Another interesting note was that the upper speed limit for physical travel in this mejiverse was four times the speed of light, provided the travel was including living entities. It seems that the life force in this universe also had a tendency to weaken inertia by twenty five percent or so once the life forms got clear of deep gravity wells such as planets, etc.

Now, it was already known that semi-intelligent humanoid creatures were evolving on the second rock from the parent star in this particular little planetary system. The parent star was of interest, as well. It had a high content of violet in it's light spectrum, giving everything a distinctly lavender tint, and looking similar to a blacklight bulb from any appreciable distance. An interesting side effect was the luminescence of anything white in the vincinity of this star. Hence the little ice ball not only was wobbly, but the ice had a slight chalk content to it, making it glow like some kind of pagan tree ornament.

I took stock of my current spell catalogue and found what I was looking for. It was a McKintosh Ice Borer spell. With it, I could travel through ice as if it were air, because my body and belongings would vibrate at a specific frequency that caused my atoms to miss the atoms of ice. I did what any third year novice mejishun would do, and verified it by landing on the surface and ice boring a marble through an ice chip on the surface after first using an Emerald Stare And Compare spell on the marble. (The Emerald version is compatible with 99.99999999999999999 percent of mejiverse phylaws.) The marble checked out perfectly after being bored. It's a good thing to be careful not to lose your marbles, you never know what they might be useful for.
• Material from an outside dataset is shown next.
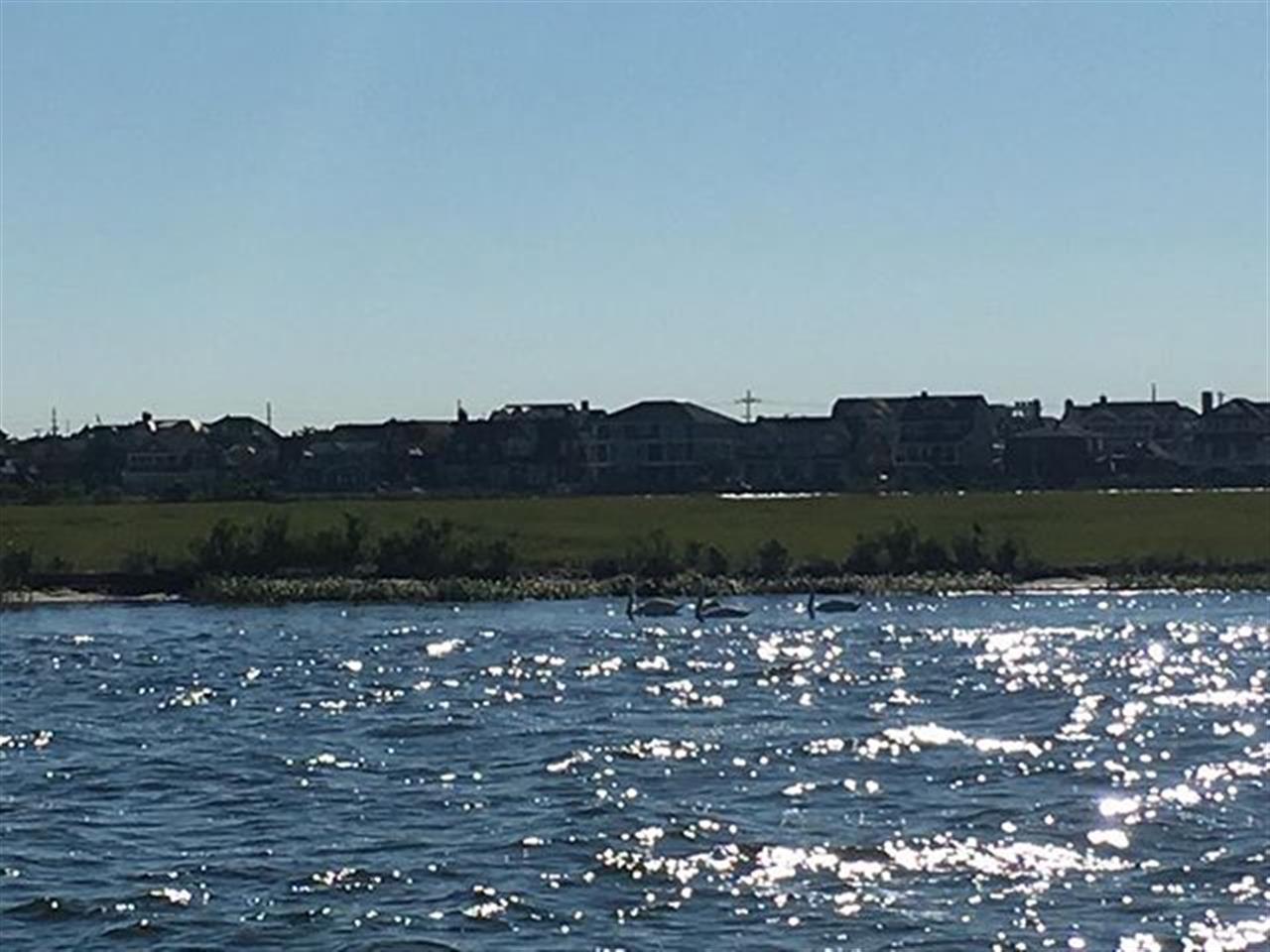 The swans of Herring Island... #birds #boats #nj #goodmorning #jshn #leadingrelocal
On that note, I used the McKintosh to get bored. I floated in at about twenty knots for starters, and sure enough I came upon a layer of liquid water at a depth of fourty five fathoms. At that point I pulled out a Nucleustide Submarinating Particle accelerator spell and began diving in earnest. I was careful to use a Visifilter spell to utilize the ultraviolet penetration in order to see. That allowed me to blend into the natural setting here on Iceball. (I like the name, kind of catchy.)

I neared a hundred sevent fathoms and suddenly a clearly artificial structure loomed out of the darkness. I stopped the Nucleustide and pulled out a majorscrying spell to investigate.